__WORK TASK__.
Below are the records; restate word for word the lines from the first through the one containing "genus: Antidorcas", and only those.

DATA FOR PROCESSING below:

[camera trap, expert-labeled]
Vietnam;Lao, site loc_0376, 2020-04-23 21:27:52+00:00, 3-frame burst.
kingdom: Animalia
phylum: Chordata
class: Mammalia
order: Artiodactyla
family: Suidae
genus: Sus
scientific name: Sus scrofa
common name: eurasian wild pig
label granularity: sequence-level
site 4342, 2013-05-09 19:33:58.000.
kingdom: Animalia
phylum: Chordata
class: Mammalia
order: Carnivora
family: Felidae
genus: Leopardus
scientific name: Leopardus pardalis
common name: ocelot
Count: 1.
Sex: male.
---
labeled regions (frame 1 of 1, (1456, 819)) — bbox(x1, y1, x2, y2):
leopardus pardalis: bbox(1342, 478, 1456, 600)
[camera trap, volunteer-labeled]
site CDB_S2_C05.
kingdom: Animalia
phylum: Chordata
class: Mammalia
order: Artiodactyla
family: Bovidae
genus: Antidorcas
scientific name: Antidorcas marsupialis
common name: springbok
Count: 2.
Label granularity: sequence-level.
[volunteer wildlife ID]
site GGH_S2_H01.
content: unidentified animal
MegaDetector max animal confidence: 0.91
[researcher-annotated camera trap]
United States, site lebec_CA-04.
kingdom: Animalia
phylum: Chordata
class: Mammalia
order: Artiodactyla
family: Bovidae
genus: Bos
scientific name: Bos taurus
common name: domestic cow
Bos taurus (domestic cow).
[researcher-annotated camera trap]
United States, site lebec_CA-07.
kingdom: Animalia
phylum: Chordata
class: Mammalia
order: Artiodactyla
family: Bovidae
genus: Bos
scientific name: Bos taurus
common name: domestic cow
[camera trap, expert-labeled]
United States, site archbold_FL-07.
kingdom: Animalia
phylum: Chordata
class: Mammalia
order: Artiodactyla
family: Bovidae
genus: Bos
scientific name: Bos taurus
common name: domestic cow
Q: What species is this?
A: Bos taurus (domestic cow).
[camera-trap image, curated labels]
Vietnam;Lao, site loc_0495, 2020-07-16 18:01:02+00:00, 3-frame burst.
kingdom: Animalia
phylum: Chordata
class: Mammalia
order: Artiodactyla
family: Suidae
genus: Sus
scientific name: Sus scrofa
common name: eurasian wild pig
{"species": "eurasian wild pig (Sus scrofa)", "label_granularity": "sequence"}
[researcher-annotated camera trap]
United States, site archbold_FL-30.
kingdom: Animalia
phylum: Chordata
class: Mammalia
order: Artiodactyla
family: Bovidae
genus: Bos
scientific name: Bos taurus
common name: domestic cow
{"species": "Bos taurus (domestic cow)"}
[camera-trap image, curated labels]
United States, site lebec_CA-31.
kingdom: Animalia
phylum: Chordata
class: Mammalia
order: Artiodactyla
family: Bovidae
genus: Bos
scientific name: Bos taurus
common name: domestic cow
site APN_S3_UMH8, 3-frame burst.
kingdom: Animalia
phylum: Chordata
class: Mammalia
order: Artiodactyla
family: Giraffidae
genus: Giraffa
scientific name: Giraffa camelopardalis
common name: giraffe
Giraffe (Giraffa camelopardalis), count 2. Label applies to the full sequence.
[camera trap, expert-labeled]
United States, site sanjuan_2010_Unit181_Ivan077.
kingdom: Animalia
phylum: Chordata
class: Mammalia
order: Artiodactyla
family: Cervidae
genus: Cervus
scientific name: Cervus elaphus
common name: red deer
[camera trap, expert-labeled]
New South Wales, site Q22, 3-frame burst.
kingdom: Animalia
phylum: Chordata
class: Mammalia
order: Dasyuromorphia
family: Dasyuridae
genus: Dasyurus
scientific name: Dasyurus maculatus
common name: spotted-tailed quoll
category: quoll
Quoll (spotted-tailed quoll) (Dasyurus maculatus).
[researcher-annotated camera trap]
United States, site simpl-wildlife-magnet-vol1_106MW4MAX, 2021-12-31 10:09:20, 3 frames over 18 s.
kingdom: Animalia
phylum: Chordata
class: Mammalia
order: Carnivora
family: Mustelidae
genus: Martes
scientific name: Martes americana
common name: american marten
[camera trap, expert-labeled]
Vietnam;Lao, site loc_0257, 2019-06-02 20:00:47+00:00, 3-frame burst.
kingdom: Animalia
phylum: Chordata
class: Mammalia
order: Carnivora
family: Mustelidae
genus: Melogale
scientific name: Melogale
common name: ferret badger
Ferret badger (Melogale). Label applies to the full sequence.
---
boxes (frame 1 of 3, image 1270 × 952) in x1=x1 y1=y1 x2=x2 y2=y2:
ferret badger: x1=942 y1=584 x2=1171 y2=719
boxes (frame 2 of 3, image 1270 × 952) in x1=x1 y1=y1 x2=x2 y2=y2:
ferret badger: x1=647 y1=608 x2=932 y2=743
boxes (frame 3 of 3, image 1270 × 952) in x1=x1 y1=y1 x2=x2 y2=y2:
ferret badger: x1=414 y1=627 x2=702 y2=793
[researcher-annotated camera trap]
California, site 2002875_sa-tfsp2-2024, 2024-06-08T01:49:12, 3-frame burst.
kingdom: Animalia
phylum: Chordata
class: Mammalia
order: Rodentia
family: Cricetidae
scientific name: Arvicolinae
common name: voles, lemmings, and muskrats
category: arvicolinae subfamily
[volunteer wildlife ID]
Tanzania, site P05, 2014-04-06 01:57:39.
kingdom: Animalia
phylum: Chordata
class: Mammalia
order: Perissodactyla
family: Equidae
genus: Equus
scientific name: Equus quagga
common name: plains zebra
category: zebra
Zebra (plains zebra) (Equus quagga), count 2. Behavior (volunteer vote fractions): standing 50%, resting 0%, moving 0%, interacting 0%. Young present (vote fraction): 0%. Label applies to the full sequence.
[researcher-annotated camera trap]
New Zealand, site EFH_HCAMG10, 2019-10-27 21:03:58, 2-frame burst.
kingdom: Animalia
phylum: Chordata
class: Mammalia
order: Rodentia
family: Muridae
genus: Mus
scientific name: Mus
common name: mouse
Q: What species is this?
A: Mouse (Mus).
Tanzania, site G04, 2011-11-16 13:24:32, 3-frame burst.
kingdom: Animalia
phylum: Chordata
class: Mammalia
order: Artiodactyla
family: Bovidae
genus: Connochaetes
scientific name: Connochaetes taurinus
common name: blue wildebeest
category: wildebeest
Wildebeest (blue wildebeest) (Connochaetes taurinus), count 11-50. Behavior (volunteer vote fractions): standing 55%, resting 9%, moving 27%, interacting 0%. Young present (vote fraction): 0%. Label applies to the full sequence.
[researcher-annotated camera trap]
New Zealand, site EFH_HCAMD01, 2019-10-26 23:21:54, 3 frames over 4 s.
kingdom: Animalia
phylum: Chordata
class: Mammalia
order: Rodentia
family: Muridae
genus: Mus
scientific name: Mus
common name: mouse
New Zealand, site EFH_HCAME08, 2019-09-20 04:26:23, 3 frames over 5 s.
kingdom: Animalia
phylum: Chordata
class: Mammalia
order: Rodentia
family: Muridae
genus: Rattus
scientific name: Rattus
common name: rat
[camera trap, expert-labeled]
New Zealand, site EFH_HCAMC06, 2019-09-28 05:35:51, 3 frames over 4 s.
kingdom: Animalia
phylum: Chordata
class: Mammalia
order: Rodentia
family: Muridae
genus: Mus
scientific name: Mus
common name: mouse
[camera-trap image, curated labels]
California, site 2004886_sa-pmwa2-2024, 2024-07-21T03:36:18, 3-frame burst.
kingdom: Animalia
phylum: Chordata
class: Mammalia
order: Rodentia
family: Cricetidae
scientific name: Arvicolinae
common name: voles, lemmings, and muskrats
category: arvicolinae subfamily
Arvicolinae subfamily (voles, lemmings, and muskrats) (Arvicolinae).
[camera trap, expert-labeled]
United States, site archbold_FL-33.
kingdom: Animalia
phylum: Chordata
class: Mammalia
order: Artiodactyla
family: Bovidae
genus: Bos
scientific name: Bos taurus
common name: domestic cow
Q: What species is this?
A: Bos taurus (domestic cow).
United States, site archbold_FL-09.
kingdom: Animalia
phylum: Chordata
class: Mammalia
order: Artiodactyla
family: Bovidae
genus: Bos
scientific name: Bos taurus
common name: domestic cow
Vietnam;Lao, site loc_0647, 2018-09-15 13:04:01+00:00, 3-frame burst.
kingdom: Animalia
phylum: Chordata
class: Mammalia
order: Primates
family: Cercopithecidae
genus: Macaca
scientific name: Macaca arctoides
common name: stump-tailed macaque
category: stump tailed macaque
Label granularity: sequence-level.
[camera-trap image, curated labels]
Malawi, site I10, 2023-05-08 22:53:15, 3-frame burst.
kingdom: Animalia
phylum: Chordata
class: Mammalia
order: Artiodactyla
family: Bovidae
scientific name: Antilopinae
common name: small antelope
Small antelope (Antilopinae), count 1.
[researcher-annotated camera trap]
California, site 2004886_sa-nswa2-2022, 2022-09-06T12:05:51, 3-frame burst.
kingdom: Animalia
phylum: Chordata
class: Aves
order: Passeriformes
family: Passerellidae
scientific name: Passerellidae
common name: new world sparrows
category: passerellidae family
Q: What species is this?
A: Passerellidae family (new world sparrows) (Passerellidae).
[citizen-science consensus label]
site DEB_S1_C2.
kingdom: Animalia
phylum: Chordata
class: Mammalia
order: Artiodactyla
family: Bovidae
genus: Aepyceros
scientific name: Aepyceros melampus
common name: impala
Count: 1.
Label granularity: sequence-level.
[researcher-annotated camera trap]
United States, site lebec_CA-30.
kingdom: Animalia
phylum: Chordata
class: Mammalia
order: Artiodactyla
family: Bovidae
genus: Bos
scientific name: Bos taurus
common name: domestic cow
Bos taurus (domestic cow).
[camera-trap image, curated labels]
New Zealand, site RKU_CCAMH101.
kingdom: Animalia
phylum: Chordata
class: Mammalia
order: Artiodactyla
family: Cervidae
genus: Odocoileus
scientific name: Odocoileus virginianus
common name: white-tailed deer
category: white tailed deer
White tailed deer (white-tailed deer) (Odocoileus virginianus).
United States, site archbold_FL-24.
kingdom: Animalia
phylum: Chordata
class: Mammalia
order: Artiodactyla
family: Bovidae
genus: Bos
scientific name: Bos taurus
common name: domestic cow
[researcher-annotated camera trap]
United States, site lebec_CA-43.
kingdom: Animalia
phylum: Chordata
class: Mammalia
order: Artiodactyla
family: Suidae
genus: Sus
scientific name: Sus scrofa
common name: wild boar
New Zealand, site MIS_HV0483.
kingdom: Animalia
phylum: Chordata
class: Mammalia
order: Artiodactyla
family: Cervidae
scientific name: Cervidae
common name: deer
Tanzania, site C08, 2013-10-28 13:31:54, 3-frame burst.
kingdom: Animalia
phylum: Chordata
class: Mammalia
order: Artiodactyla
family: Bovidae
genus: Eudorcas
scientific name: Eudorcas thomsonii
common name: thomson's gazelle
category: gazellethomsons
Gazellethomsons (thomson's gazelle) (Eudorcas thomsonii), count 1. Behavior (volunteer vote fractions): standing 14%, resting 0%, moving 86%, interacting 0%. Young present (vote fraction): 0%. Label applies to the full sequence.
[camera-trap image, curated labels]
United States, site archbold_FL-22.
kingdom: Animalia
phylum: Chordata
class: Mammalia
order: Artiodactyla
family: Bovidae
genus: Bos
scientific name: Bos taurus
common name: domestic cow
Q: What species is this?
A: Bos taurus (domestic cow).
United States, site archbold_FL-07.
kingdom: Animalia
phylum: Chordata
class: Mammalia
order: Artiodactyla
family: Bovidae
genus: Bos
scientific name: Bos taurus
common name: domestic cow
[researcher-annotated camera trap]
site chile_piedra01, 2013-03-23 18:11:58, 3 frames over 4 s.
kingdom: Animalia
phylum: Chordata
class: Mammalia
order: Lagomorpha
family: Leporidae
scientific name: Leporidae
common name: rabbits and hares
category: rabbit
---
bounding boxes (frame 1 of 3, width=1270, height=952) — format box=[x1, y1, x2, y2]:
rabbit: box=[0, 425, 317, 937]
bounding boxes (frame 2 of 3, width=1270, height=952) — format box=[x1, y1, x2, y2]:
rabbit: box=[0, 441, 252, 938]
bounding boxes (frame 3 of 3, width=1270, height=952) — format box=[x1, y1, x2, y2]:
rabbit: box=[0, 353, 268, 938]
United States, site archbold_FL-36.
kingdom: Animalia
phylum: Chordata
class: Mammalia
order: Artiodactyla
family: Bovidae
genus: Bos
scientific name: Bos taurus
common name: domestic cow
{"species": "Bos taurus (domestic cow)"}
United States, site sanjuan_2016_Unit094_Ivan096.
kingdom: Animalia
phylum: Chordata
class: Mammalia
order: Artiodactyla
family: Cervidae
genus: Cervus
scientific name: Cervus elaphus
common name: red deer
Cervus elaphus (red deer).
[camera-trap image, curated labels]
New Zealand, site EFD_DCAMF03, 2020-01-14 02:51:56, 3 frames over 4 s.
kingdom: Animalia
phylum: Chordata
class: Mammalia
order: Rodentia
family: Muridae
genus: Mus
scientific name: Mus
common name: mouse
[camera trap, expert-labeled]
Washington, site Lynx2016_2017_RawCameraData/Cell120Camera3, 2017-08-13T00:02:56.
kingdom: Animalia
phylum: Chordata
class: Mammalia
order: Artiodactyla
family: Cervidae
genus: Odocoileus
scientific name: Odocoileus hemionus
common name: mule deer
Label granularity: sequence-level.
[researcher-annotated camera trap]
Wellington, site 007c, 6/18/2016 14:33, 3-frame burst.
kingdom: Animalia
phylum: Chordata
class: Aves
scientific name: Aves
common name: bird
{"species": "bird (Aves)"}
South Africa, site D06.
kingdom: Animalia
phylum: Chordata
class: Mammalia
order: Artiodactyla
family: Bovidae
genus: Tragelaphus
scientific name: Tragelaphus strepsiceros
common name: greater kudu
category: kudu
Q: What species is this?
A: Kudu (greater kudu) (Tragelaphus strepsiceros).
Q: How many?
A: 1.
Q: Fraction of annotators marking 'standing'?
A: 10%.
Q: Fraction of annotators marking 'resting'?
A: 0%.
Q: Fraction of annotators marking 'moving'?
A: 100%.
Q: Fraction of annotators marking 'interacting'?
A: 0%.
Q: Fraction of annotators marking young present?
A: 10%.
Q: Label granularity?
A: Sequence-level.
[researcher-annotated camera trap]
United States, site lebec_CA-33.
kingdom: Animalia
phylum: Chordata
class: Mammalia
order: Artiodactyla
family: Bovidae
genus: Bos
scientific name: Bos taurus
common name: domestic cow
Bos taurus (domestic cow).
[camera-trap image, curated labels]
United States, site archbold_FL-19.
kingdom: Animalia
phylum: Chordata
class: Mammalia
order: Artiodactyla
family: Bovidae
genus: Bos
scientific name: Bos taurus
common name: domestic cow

End of DATA FOR PROCESSING.

__RESPONSE TO THE EXERCISE__.
[camera trap, expert-labeled]
Vietnam;Lao, site loc_0376, 2020-04-23 21:27:52+00:00, 3-frame burst.
kingdom: Animalia
phylum: Chordata
class: Mammalia
order: Artiodactyla
family: Suidae
genus: Sus
scientific name: Sus scrofa
common name: eurasian wild pig
label granularity: sequence-level
site 4342, 2013-05-09 19:33:58.000.
kingdom: Animalia
phylum: Chordata
class: Mammalia
order: Carnivora
family: Felidae
genus: Leopardus
scientific name: Leopardus pardalis
common name: ocelot
Count: 1.
Sex: male.
---
labeled regions (frame 1 of 1, (1456, 819)) — bbox(x1, y1, x2, y2):
leopardus pardalis: bbox(1342, 478, 1456, 600)
[camera trap, volunteer-labeled]
site CDB_S2_C05.
kingdom: Animalia
phylum: Chordata
class: Mammalia
order: Artiodactyla
family: Bovidae
genus: Antidorcas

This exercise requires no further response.